I freely admit there's a lot of speculation in my comments but that is the case with every article and comment I've seen over the last year too, and most of them painted with far wider brushes, but absent concrete evidence of many more examples of Goines going rogue and his department letting it happen, I'm skeptical that this latest case of HPD corruption is the bonanza reformists wished for to institute changes. Perhaps the continuing investigations will uncover more to work with but as time marches onward, it seems less likely.

Gritsforbreakfast said...

@8:22, ask Otis Mallet if he agrees Goines' record is "largely untainted."

Anonymous said...

Grits, I accounted for Mallet's case above as he is one of the very, very few who have disputed his conviction for years. Had Ogg not used this case to discredit Goines' longstanding record, perhaps as a stunt as his attorney claims, by presuming any testimony of Goines was automatically a lie, the conviction would stand. That it was one case in over 14,000 makes it a footnote rather than a smoking gun, but it does seem to bolster the bigger claim that HPD's policies were inadequate for the last ten or so years at very least.

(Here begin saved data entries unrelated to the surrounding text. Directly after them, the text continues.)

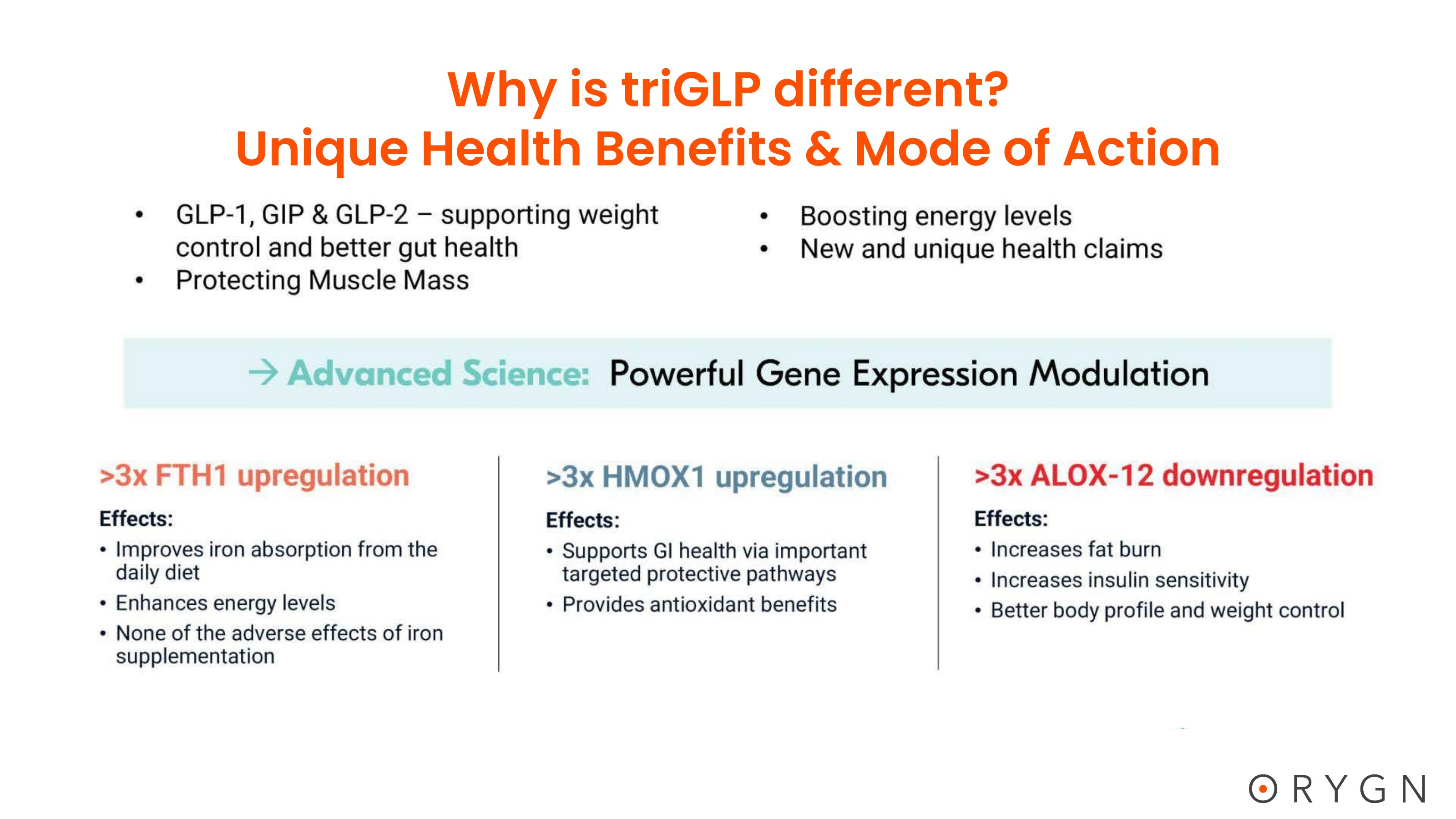 Why is triGLP different?
Unique Health Benefits & Mode of Action

• GLP-1, GIP & GLP-2 – supporting weight control and better gut health
• Protecting Muscle Mass

• Boosting energy levels
• New and unique health claims

→ Advanced Science: Powerful Gene Expression Modulation

>3x FTH1 upregulation

Effects:
• Improves iron absorption from the daily diet
• Enhances energy levels
• None of the adverse effects of iron supplementation

>3x HMOX1 upregulation

Effects:
• Supports GI health via important targeted protective pathways
• Provides antioxidant benefits

>3x ALOX-12 downregulation

Effects:
• Increases fat burn
• Increases insulin sensitivity
• Better body profile and weight control

ORYGN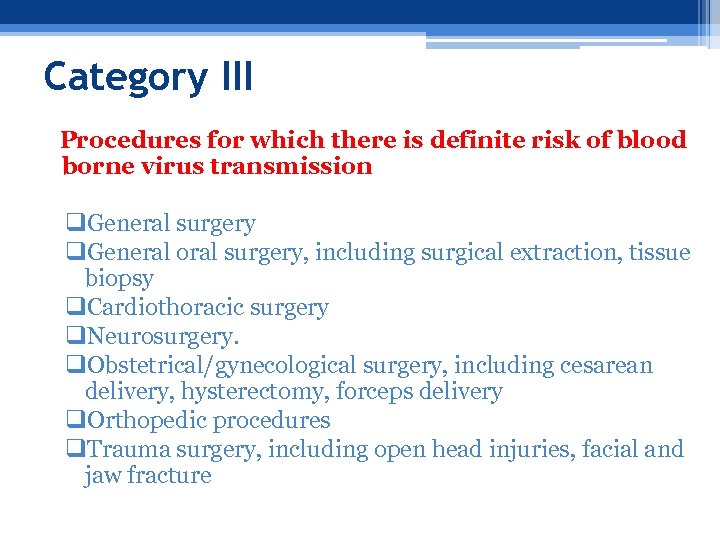 Category III

Procedures for which there is definite risk of blood borne virus transmission

❑General surgery
❑General oral surgery, including surgical extraction, tissue biopsy
❑Cardiothoracic surgery
❑Neurosurgery.
❑Obstetrical/gynecological surgery, including cesarean delivery, hysterectomy, forceps delivery
❑Orthopedic procedures
❑Trauma surgery, including open head injuries, facial and jaw fracture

"In an interview, Goines’ attorney Nicole DeBorde said she looked forward to defending Goines in court and attacked Ogg’s actions as a “media stunt.” “The DA’s office is using this as way to bolster their position in the other case,” she said, referring to the active felony murder charge Goines faces.""

Anon said...

Re: Bodycam footage emerges of needless tazing that got 2 Austin PD cops fired

I just watched the bodycam footage.

I just don't understand how a jury of 12 residents of Travis County could possibly have given the two officers a pass. Next time I get into trouble, I want to hire the criminal defense lawyers who represented ex-APD officers Robert Pfaff and Donald Petraitis to handle voir dire.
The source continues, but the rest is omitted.